Überlingen muss für radfahrende Kinder und Jugendliche sicherer werden – dafür machten sich am Samstag rund 40 Teilnehmer bei der Fahrraddemo „Kidical Mass – Kinder aufs Rad“ stark. Prisca Resch hatte die Fahrraddemo organisiert, die parallel bundesweit in vielen Städten und Gemeinden startete. Prisca Resch, Ehefrau von Jürgen Resch vom Verein Deutsche Umwelthilfe, setzt sich in Überlingen für eine fahrradfreundliche Stadt ein, in der gerade auch die Kinder sicher ans Ziel kommen sollen. Die zweifache Mutter wohnt in einem Teilort der Stadt und engagiert sich seit einem Jahr im Allgemeinen Deutschen Fahrrad-Club (ADFC).

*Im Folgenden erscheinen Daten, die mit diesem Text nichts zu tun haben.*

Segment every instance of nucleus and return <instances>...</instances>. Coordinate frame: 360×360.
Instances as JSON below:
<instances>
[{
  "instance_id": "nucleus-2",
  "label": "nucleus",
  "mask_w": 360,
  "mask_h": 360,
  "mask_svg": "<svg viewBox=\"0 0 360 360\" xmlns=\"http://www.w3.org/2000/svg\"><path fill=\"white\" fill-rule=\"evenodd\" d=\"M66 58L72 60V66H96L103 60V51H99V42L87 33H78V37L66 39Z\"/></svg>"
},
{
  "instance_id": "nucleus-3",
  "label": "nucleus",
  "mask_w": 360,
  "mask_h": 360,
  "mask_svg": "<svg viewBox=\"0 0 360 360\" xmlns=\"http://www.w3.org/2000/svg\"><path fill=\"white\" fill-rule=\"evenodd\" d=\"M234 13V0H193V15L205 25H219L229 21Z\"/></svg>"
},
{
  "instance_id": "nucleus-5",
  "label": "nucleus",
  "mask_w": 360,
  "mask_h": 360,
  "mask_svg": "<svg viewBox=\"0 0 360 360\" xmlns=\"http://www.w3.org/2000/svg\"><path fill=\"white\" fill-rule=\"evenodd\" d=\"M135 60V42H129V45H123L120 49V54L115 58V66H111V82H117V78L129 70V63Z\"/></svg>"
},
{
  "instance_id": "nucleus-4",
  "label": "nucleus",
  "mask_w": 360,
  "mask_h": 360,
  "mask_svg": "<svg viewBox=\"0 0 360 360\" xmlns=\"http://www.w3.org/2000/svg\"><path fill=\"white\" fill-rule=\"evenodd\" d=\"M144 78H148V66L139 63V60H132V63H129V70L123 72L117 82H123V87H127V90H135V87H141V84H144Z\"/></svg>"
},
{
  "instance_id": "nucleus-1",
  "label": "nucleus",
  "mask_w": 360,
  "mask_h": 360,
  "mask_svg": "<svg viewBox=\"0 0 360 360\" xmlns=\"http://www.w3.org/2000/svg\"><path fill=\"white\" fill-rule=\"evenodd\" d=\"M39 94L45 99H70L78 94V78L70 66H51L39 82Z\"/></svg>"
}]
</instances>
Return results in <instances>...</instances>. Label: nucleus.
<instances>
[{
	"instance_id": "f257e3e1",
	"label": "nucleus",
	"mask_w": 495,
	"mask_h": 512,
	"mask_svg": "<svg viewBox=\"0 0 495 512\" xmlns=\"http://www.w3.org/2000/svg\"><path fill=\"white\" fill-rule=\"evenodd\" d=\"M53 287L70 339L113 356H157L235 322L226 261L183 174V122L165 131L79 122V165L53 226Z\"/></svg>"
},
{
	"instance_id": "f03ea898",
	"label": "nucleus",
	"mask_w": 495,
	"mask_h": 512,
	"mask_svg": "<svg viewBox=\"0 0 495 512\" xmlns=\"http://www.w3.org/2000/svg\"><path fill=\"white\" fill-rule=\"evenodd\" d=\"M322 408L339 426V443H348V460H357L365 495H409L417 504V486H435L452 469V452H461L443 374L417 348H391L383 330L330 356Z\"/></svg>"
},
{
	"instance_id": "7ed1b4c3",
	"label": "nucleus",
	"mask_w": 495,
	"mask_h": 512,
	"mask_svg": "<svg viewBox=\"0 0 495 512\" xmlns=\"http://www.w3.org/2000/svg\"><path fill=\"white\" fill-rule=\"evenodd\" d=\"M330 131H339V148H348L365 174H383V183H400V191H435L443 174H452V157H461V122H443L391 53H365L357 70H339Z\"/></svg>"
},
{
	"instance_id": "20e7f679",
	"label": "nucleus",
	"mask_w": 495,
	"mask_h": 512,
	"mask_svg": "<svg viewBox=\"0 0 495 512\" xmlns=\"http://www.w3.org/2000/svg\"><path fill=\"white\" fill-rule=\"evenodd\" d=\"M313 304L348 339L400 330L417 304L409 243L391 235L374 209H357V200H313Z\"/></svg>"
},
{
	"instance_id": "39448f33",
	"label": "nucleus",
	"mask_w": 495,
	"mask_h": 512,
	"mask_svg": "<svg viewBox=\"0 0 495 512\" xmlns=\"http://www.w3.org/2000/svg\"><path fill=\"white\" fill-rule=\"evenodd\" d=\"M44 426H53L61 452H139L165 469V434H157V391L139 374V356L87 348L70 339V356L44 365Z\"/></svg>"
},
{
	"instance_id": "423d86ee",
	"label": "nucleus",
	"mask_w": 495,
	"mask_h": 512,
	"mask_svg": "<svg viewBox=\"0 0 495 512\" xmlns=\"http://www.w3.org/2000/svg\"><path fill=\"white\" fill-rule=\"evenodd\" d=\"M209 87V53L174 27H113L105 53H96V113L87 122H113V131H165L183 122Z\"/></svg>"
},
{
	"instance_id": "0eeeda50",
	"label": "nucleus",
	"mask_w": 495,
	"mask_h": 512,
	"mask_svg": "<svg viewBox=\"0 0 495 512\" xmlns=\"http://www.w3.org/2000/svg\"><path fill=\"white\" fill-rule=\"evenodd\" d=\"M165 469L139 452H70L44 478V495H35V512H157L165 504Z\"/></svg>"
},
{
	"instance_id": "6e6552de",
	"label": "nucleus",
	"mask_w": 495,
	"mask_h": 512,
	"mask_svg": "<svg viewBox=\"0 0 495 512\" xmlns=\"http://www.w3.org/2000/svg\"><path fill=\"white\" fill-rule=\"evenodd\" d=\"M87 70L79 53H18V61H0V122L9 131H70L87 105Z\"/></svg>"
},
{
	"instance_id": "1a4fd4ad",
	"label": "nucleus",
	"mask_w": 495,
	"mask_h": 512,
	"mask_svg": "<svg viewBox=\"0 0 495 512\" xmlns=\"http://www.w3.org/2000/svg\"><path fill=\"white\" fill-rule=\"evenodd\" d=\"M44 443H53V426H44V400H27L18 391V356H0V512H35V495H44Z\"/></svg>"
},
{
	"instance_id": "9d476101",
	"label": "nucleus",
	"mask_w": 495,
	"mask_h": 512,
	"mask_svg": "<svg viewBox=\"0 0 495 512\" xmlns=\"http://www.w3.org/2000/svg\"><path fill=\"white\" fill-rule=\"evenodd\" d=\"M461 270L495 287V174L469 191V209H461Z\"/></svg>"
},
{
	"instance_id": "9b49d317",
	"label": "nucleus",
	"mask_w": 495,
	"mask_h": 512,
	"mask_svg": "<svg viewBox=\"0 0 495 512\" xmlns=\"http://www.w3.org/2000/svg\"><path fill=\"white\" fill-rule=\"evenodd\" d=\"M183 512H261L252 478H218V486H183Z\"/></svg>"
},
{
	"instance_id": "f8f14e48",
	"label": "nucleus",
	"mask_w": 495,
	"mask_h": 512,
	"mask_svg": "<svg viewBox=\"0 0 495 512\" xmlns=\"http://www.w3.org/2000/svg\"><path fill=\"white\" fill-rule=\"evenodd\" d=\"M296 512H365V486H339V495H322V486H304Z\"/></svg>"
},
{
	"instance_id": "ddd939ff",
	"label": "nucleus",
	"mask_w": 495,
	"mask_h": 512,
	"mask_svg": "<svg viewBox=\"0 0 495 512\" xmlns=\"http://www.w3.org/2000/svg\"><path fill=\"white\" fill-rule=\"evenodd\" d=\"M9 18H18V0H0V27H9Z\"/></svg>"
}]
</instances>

Corinna Augustin, hier mit Tochter Paulina und Sohn Benedikt, nahm an der Kidical Mass teil, weil sie der Meinung ist, Überlingen sei ...
Corinna Augustin, hier mit Tochter Paulina und Sohn Benedikt, nahm an der Kidical Mass teil, weil sie der Meinung ist, Überlingen sei eine sehr unsichere Stadt für Kinder auf dem Rad. | Bild: Stef Manzini

Mit rund 40 Teilnehmern zog die Fahrraddemo durch die Überlinger Altstadt. Eine der Teilnehmerinnen war Corinna Augustin aus Überlingen. Die Mutter zweier Kinder erklärt, sie würde ihre siebenjährige Tochter Pauline nicht allein durch die Stadt fahren lassen. „Überlingen ist für Radfahrer und besonders für die Kinder eine sehr unsichere Stadt. Ich sehe im Rathaus wenig Verständnis dafür und würde mir offene Ohren wünschen, damit sich daran endlich etwas ändert.“

Das könnte Sie auch interessieren

OB sieht Stadt auf gutem Weg beim Radverkehr

Immer wieder, zuletzt im Sommerinterview des SÜDKURIER, betonte Oberbürgermeister Jan Zeitler, die Stadt sei auf einem guten Weg, was den Radverkehr betreffe, gerade in Sachen Entwicklung der Radwege. Seine Aussagen stehen jedoch im Gegensatz zum vorletzten Platz, den die Stadt Überlingen im ADFC-Fahrrad-Klimatest auch 2020 wieder belegte. Im Bodenseekreis landete Überlingen abgeschlagen mit der Note 4,5 auf dem letzten Platz der Städte vergleichbarer Größenordnung.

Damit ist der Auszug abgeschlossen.